───── Data provided
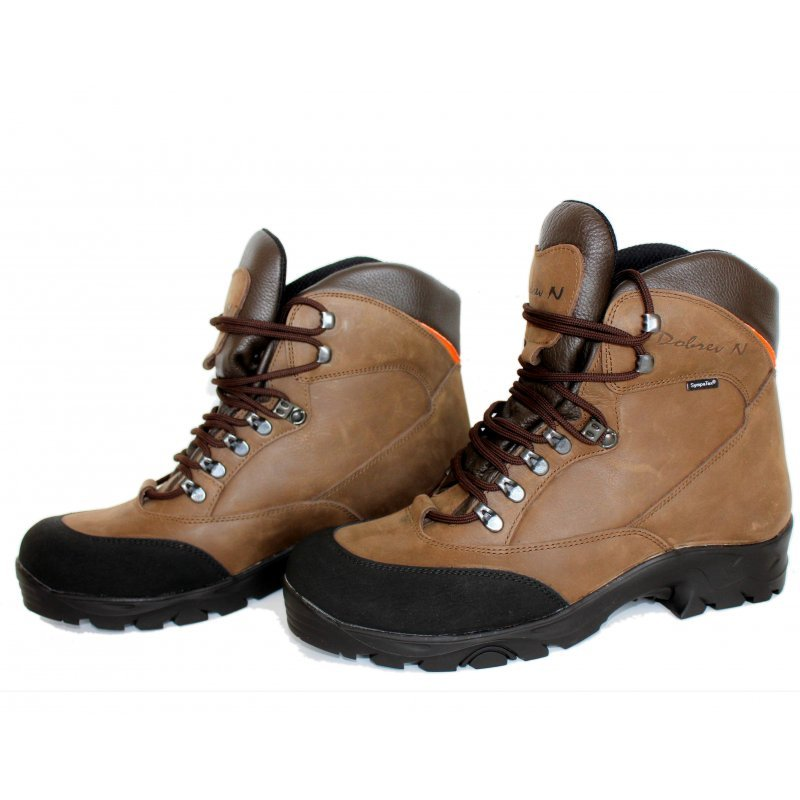 Winter hunting shoes Dobrev-N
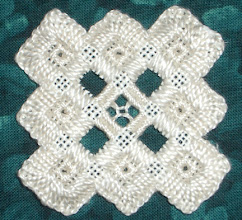 Photo: Completed 15 Sep 2007. This is the first hardanger piece I've done. I took a class today and was able to finish this in the 3 hours allotted and spend some money on a new chart and chat with the ladies at the store. It was good. I'm looking forward to my next project - a heart ornament.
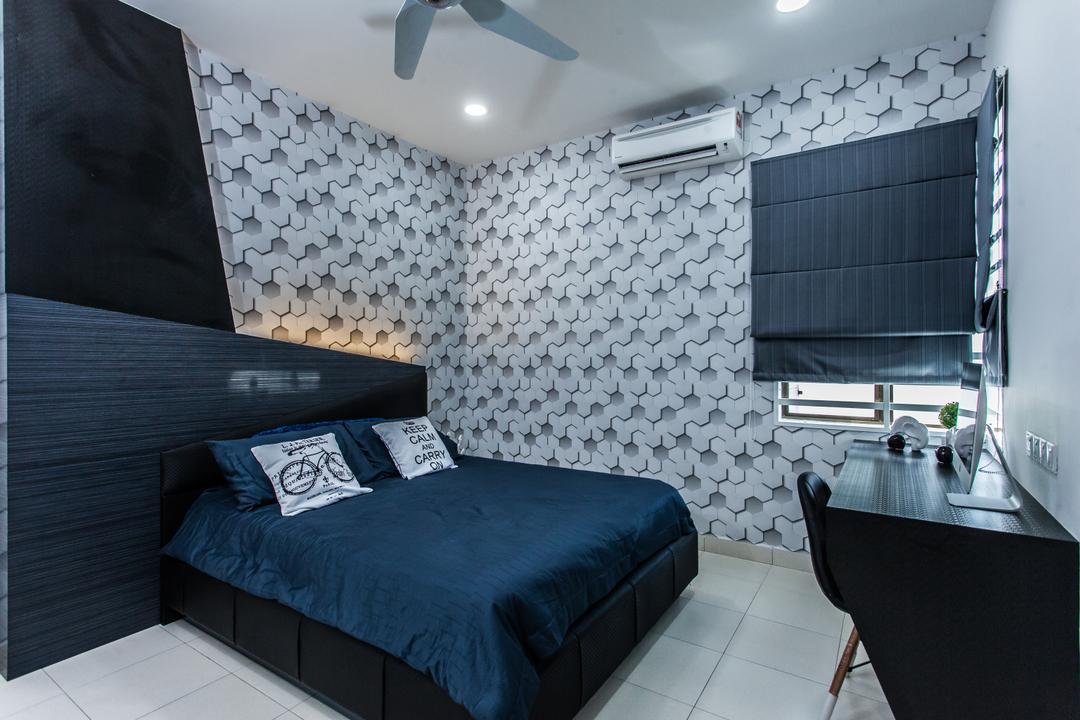 Plenitude Lot 88, Zeng Interior Design Space, Modern, Bedroom, Landed, Wallpaper, Dark, Blue, Black, Bed, Headboard, Blinds, Study Table, Bathroom, Indoors, Interior Design, Room, Furniture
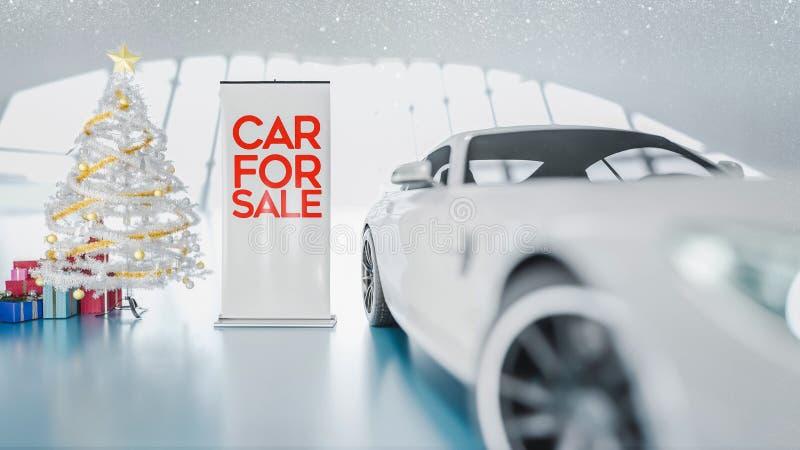 Weihnachtsauto und -Geschenkbox im Ausstellungsraum lizenzfreie abbildung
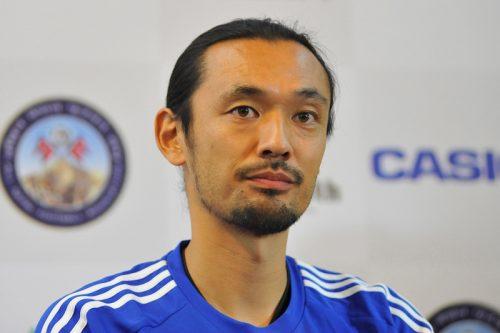 ●元代表の戸田和幸氏、慶應義塾大のコーチに就任…新監督は冨田賢氏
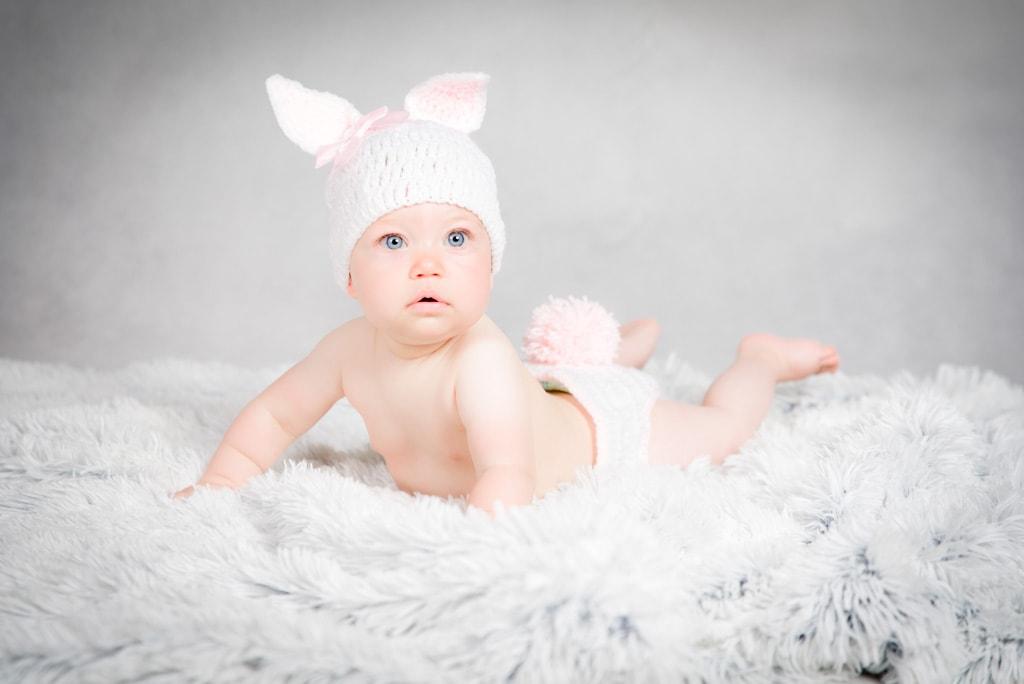 fotografia dziecieca rzeszow zajac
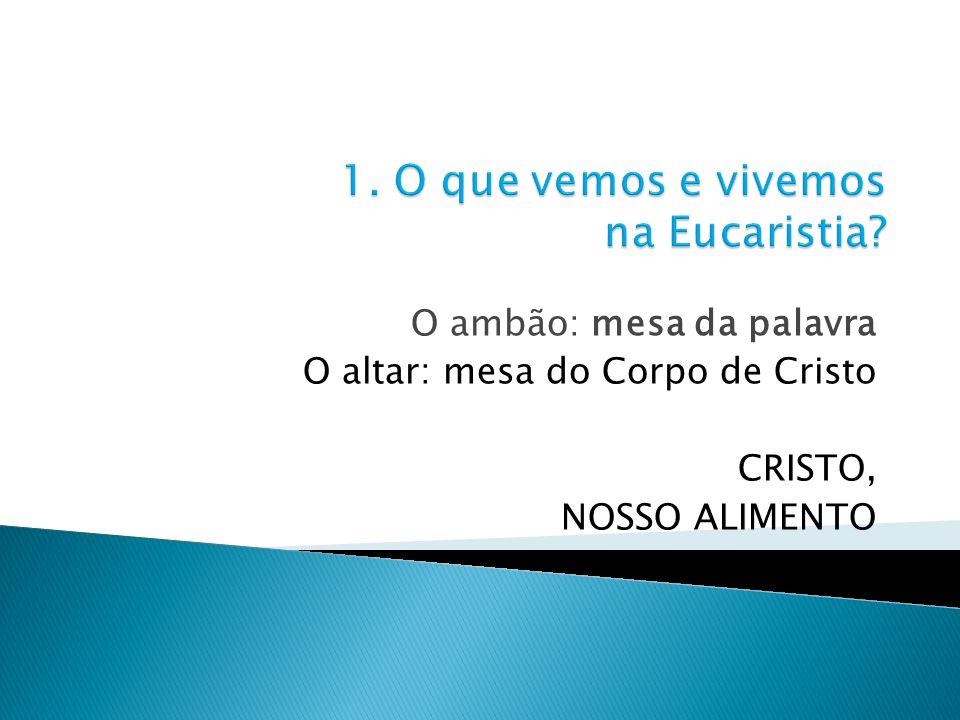 O ambão: mesa da palavra O altar: mesa do Corpo de Cristo CRISTO, NOSSO ALIMENTO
──────────
- **Problem description**
Restate word for word, and only, the lines from the line that contains "Weihnachtsauto und -Geschenkbox" through the end of the data, both included; pictures are not part of the copy.

- **Problem solution**
 Weihnachtsauto und -Geschenkbox im Ausstellungsraum lizenzfreie abbildung
 ●元代表の戸田和幸氏、慶應義塾大のコーチに就任…新監督は冨田賢氏
 fotografia dziecieca rzeszow zajac
 O ambão: mesa da palavra O altar: mesa do Corpo de Cristo CRISTO, NOSSO ALIMENTO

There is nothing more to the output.